Editor’s note: This is part of The Know’s series, Staff Favorites. Each week, we give our opinions on the best that Colorado has to offer for dining, shopping, entertainment, outdoor activities and more. (We’ll also let you in on some hidden gems.)
I’ve got a thing for hardware stores.

Not the big-box behemoths like Home Depot or Lowe’s, necessarily (although those can be pretty great, too).
The ones I prefer smell of sawdust and fertilizer and have those cramped aisles chock-full of products you don’t know you needed until you have to replace them.
Like my local Ace Hardware, which has been my mainstay since I moved here in the early 1990s (it opened in 1977). Or like McGuckin’s in Boulder or the now-shuttered Meyer Hardware in Golden, wonderful places with rows of well-used shelves holding tools and gardening supplies and building materials and assorted geegaws that all inspire a sense of wonder and possibility.
When I was a little girl, my dad would take me down to Kos Hardware, a tiny, ramshackle storefront with yellow peeling paint and untold mysteries within. The proprietor, Mr. Kos (did he even have a first name?), would come to greet us from behind the front counter in well-worn denim overalls and most always had what Dad needed.
My job was to count out penny nails — there were millions of them, it seemed, in small bins on a heavy-duty rotating rack — and plop them into a tiny paper bag while Dad went off with the proprietor into the bowels of that crowded, dusty little shop in search of what he actually came for.
We paid with cash, and there was always a piece of candy or two for kids at the checkout counter.
And then we would go home, where Dad would head into the garden to plant those new seeds or down into his basement workshop that also smelled of sawdust and held a giant table saw, a wall of mismatched tools on a pegboard, nails and screws in assorted old coffee cans, pieces of scrap wood and old storm windows.
It was in there that Dad built three little one-piece desks with connected chairs using a plan out of The Practical Handyman’s Encyclopedia. (I still have his 22-book set, and it was fate or chance that when I went to send my sisters a photo of one of them last week and flipped through it, Dad’s spirit hand stopped the page right at the pattern for the little desks. Can’t make that up.)
Each was a different size, one a bit larger than the next, for each of us. He had painted them gray, and accented in blue, yellow and green, and presented them, all in a row, to his three daughters one Christmas.

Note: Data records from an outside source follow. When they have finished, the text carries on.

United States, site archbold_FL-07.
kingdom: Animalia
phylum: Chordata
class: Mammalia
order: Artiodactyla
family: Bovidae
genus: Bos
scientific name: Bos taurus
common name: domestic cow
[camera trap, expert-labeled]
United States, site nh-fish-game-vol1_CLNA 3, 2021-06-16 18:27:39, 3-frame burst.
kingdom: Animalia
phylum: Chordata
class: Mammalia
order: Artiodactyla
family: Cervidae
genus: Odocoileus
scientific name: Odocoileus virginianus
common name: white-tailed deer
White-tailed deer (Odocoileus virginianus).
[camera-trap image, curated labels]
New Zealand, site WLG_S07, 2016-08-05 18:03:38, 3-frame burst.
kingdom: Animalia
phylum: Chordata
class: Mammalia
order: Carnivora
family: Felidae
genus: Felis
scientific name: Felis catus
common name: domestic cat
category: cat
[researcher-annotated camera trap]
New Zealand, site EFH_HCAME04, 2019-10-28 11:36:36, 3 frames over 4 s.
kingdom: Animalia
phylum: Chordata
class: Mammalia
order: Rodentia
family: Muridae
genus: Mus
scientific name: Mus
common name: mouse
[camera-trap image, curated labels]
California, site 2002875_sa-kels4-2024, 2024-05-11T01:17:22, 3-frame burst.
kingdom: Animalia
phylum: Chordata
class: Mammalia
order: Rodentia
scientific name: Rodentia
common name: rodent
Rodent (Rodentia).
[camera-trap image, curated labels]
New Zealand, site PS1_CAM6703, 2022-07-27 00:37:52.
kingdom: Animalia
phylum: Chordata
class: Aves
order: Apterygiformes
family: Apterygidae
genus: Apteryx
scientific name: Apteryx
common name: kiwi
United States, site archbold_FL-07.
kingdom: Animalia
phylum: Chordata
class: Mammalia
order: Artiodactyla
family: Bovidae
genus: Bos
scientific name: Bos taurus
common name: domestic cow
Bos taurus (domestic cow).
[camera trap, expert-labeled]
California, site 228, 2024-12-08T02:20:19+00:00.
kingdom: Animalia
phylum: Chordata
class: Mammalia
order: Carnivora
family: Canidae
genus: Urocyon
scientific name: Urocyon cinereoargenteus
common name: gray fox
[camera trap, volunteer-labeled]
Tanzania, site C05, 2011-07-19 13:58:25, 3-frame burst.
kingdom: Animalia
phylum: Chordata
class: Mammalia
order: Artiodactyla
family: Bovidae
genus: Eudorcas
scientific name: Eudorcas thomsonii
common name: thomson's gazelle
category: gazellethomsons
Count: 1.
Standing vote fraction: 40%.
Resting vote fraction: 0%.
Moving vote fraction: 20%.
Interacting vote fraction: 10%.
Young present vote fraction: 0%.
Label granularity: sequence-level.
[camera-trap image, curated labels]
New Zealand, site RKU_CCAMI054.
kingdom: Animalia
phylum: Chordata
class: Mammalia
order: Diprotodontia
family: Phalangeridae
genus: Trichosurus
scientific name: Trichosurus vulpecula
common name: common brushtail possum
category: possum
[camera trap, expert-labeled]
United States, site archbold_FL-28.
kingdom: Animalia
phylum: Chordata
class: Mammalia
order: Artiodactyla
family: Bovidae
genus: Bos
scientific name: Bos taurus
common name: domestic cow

I still have mine with the original (probably lead) paint, and treasure it as much as I do the memories of Dad’s workshop. (Long gone are his other projects, like the standup bowling lane, the seesaw, the Adirondack chairs and the oversized sawhorses we used for to support a play tent.)
Colorado Ace Hardware stores are franchised and locally owned. Its jingle: “Ace is the place with the helpful hardware folks” (you will be singing that to yourself for a while; you are welcome). The one on East 12th Avenue in Congress Park is my go-to, with walls jam-packed with products and a wall of screws and nails and nuts and bolts that will leave you awestruck. The best part: The clerks there know how to find stuff.
“I’ve been working here for about a year and am always surprised by what else we carry,” said clerk Michael Leggett. “On a daily basis, I look and think, ‘Oh, where did you come from?'”
Employees can pretty quickly put their hands on a replacement for that obscure little part, cut you a new pane of glass for that broken picture frame, or point you to the washers for that leaky garden hose.
Or help you find the materials to build your kids little matching desks.